Bisnis.com, JAKARTA - Saham PT Barito Pacific Tbk. (BRPT) justru cenderung melemah setelah melakukan rights issue dan mengakuisisi Star Energy, padahal, aksi korporasi tersebut dipercaya dapat menopang kinerja perseroan dalam jangka panjang.
Pada penutupan perdagangan Jumat (6/7) saham BRPT menurun 55 poin atau 3,09% menjadi Rp1.725. Harga merosot 24,67% dalam sebulan terakhir dan melesu 23,67% secara year-to-date (ytd).
Pada 7 Juni 2018, BRPT merampungkan akuisisi 66,67% saham Star Energy, produsen listrik tenaga panas bumi terbesar di Indonesia, senilai US$755 juta. Selanjutnya, pada 29 Juni 2018, perusahaan menyelesaikan proses rights issue sejumlah Rp8,9 triliun.
Analis Senior CSA Research Institute Reza Priyambada menyampaikan, ada dua faktor yang menekan saham BRPT dalam sebulan terakhir. Pertama, investor masih menimbang performa perusahaan setelah akuisisi Star Energy.
“PLTG [Pembangkit Listrik Tenaga Gas] merupakan bisnis yang relatif baru, karena selama ini masyarakat lebih mengenal batu bara. Faktor ini yang masih dipertimbangkan seberapa jauh mendorong kinerja BRPT,” ujarnya data dihubungi, Minggu (8/7/2018).
Kedua, kinerja kuartal I/2018 perusahaan yang merosot akibat kenaikan harga minyak mentah sebagai bahan baku. Dalam laporan keuangan yang dipublikasikan 2 Juli 2018, manajemen BRPT menuliskan pendapatan bersih mencapai US$697,54 juta, naik 9,75% year-on-year (yoy).
Akan tetapi, beban pokok pendapatan per Maret 2018 meningkat menjadi US$559,06 juta dari sebelumnya US$460,88 juta. Laba bersih perusahaan pun menurun menuju US$19,13 juta dari kuartal I/2017 sebesar US$48,96 juta.
Menurut Reza, faktor risiko harga minyak dan pelemahan rupiah yang membebani impor masih membayangi kinerja BRPT. Kendati demikian, dalam jangka panjang neraca keuangan perusahaan akan membaik seiring dengan kontribusi dari motor pendapatan baru, yakni Star Energy.
Dia merekomendasikan beli terhadap saham BRPT dengan target harga Rp3.000. Diperkirakan harga mulai naik setelah rilis laporan keuangan III/2018, di mana kontribusi Star Energy mulai tergambar.

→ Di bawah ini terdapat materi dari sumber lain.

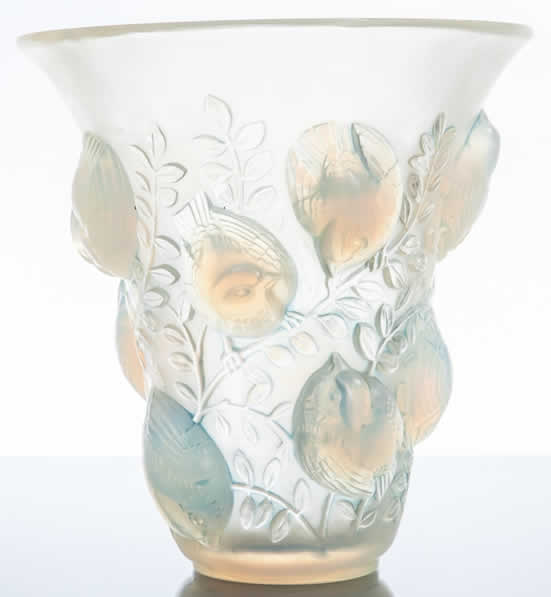 R. Lalique Saint-Francois Vase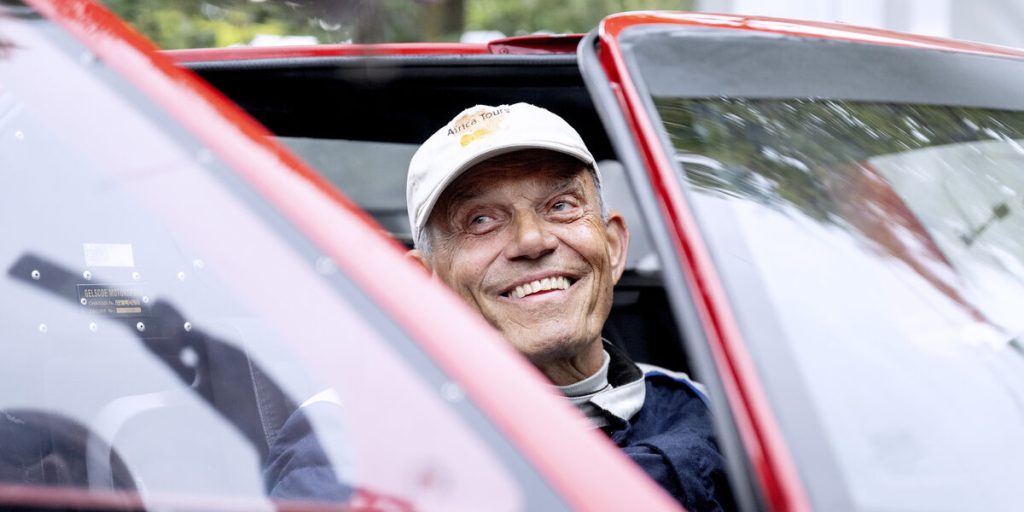 Stopper han nogensinde? Karsten Ree er på den igen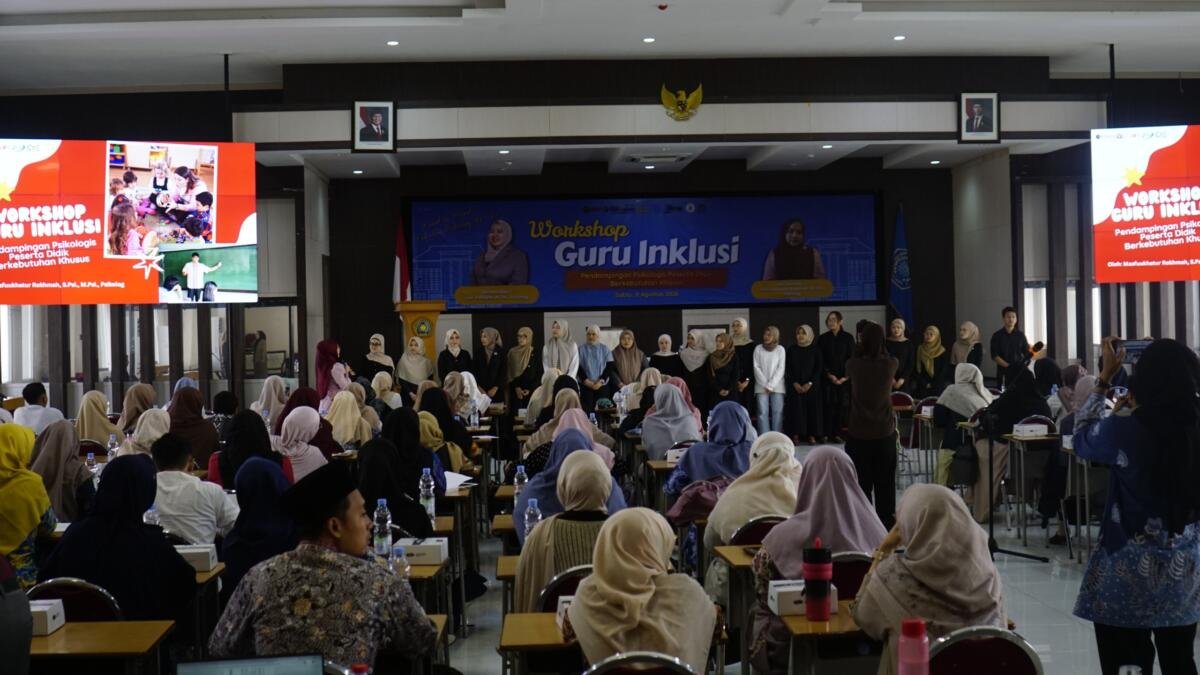 Jangan Cepat Melabeli Anak, Ini Pesan Psikologi UMM untuk Para Guru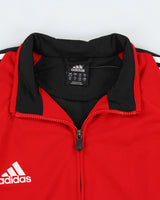 Vintage Y2K 00s Adidas Climacool 3-Stripe Football Track Jacket - L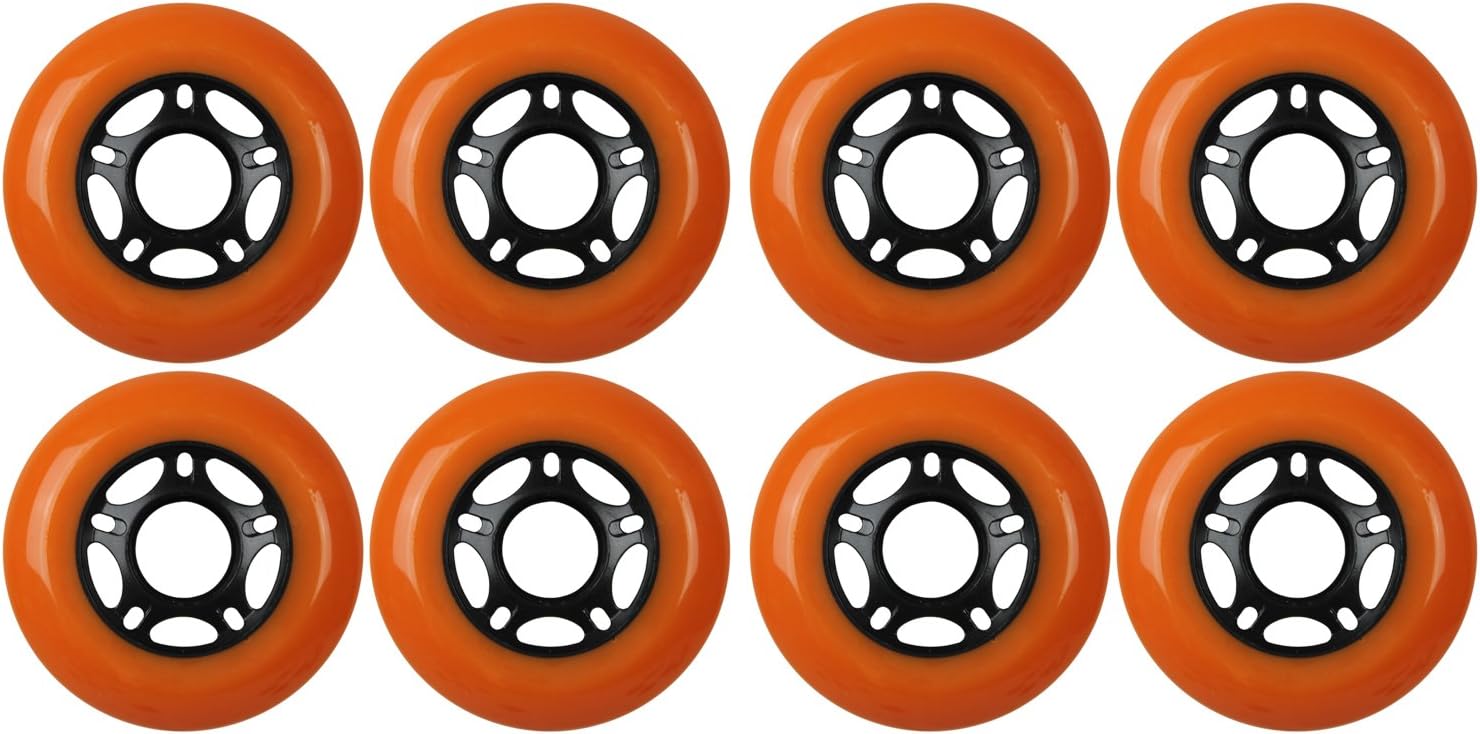 KSS Outdoor Asphalt Formula 89A Inline Skate X8 Wheels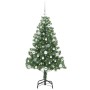 Árbol de Navidad con 150 LED con soporte Verde 150 cm PVC en Decoración Festiva y Estacional | Comprar online en Foru.es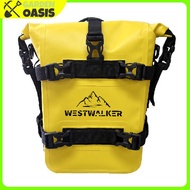 [ส่งจากไทย] Motorcycle Crash Bars Bag Solid Color Side Riding Hanging Bag Waterproof Dry Bag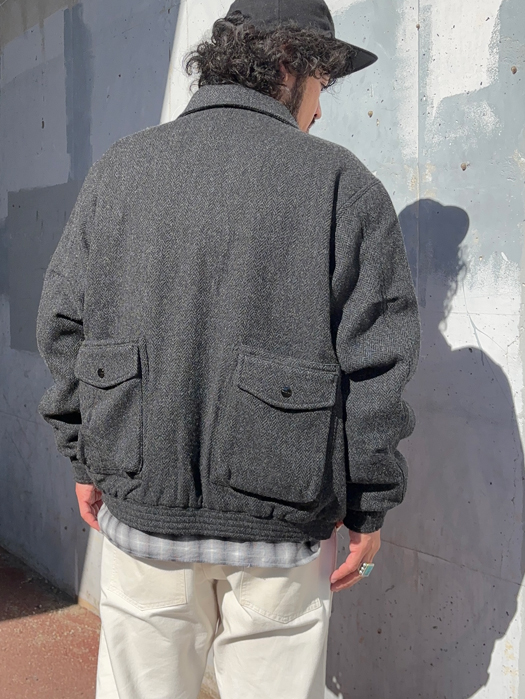 D/C Armor Jacket Heavy (Herringbone Blanket)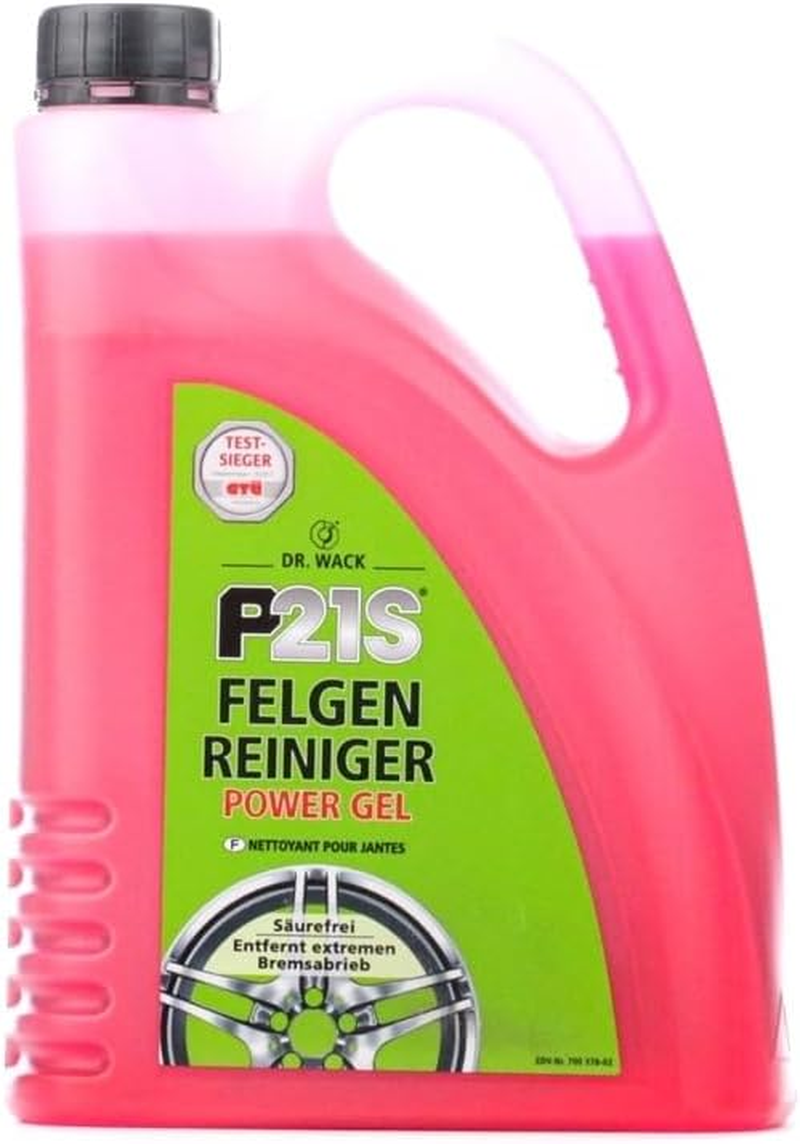 Dr. Wack P21S Wheel Rim Cleaner Power Gel 2 L I Premium Rim Cleaning for All Rims I the Original since 1976 I Acid Free I High Quality Rim Care &ndash; Made in Germany image number 1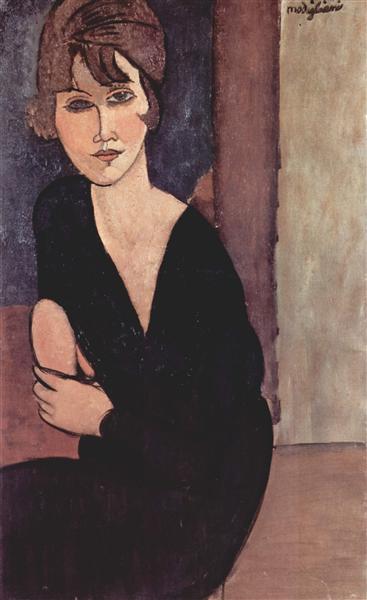 Retrato De Señora Reynouard - 1916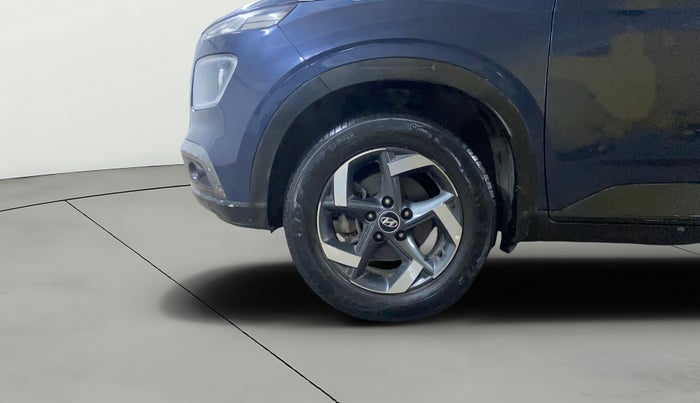 2020 Hyundai VENUE SX 1.0 (O) TURBO, Petrol, Manual, 50,377 km, Left Front Wheel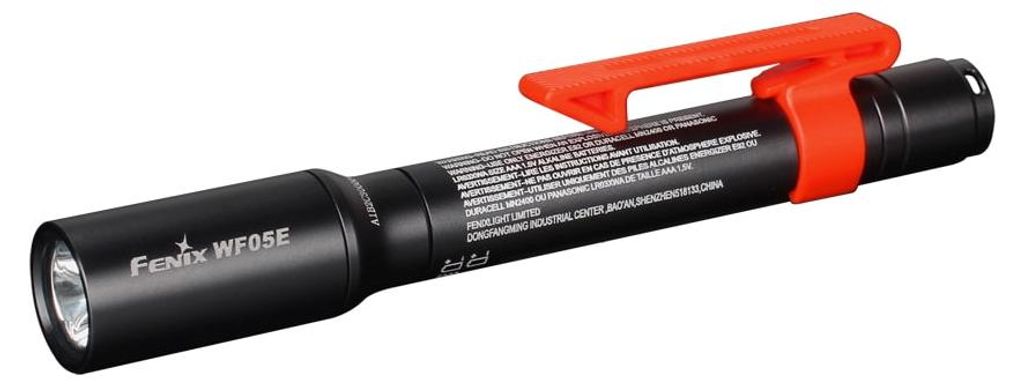 Fenix Taschenlampe WF05E NN ATEX/IEC- 85 Lumen für explosionsgefährdete Bereiche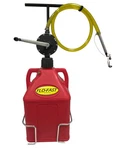 Flo-fast 15 Gal Red Gas Can System New. Price: $534.99.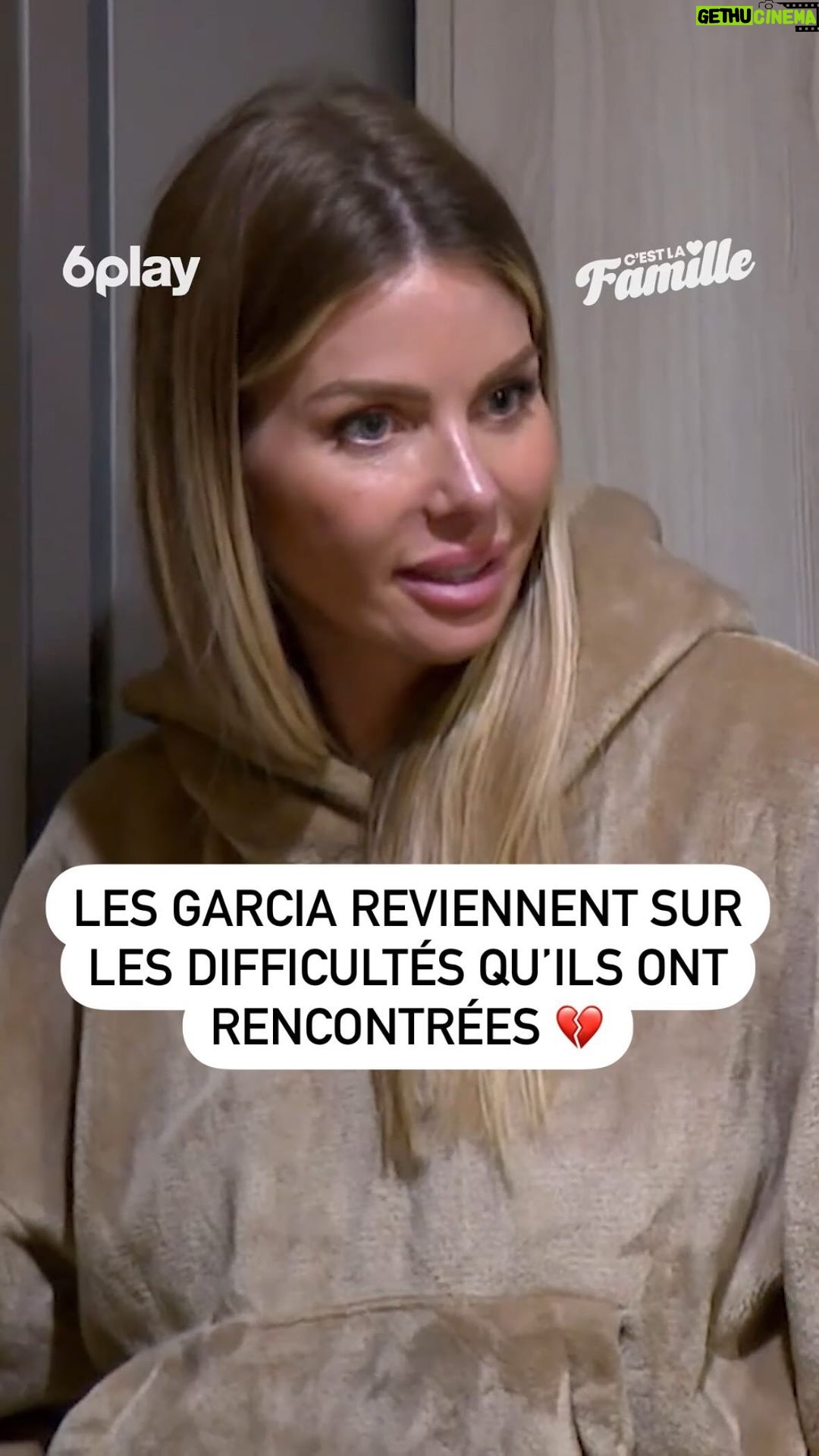 Jessica Thivenin Instagram - "Ça n’allait pas entre nous" 😕 @jessicathivenin et @thibaultgarcia reviennent sur les problèmes de couple qu’ils ont surmontés ❤️🩹 "C’est la famille", tous les samedis, 5 nouveaux épisodes exclusivement sur @6play #CLF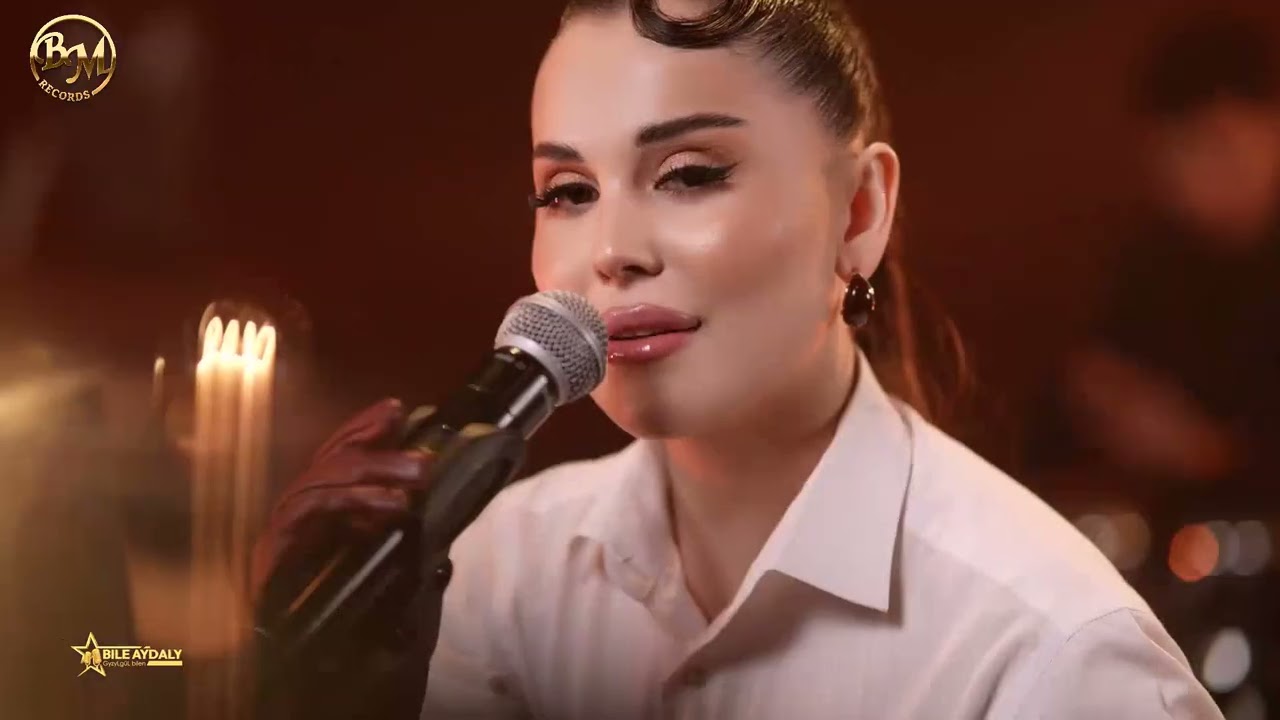 Gyzylg&uuml;l Babayewa  - 14 Bahar (cover Melih G&ouml;rg&uuml;n) Bile Aydaly Janly ses 2026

Sementara itu, Head of Research Mirae Asset Sekuritas Indonesia Taye Shim menyampaikan, kinerja BRPT akan membaik seiring dengan bertambahnya kapasitas produksi butadine pada kuartal II/2018 menjadi 137.000 ton dari sebelumnya 37.000 ton. Pabrik itu dioperasikan anak usahanya, PT Chandra Asri Petrochemical Tbk. (TPIA).
Dia memprediksi, pendapatan BRPT sampai akhir 2018 mencapai US$3,07 miliar dan laba bersih US$152 juta. Oleh karena itu, Taye memberikan rekomendasi trading buy terhadap sahamnya dengan target Rp2.500.
“Target tersebut kami turunkan dari sebelumnya Rp2.850 karena ada risiko kenaikan harga minyak. Harga baru mencerminkan PER 15,8 kali,” paparnya.
Sementara itu, berdasarkan data Bloomberg, Mandiri Sekuritas memberikan target harga saham BRPT di level Rp2.640, dan Samuel Sekuritas mematok harga Rp2.400.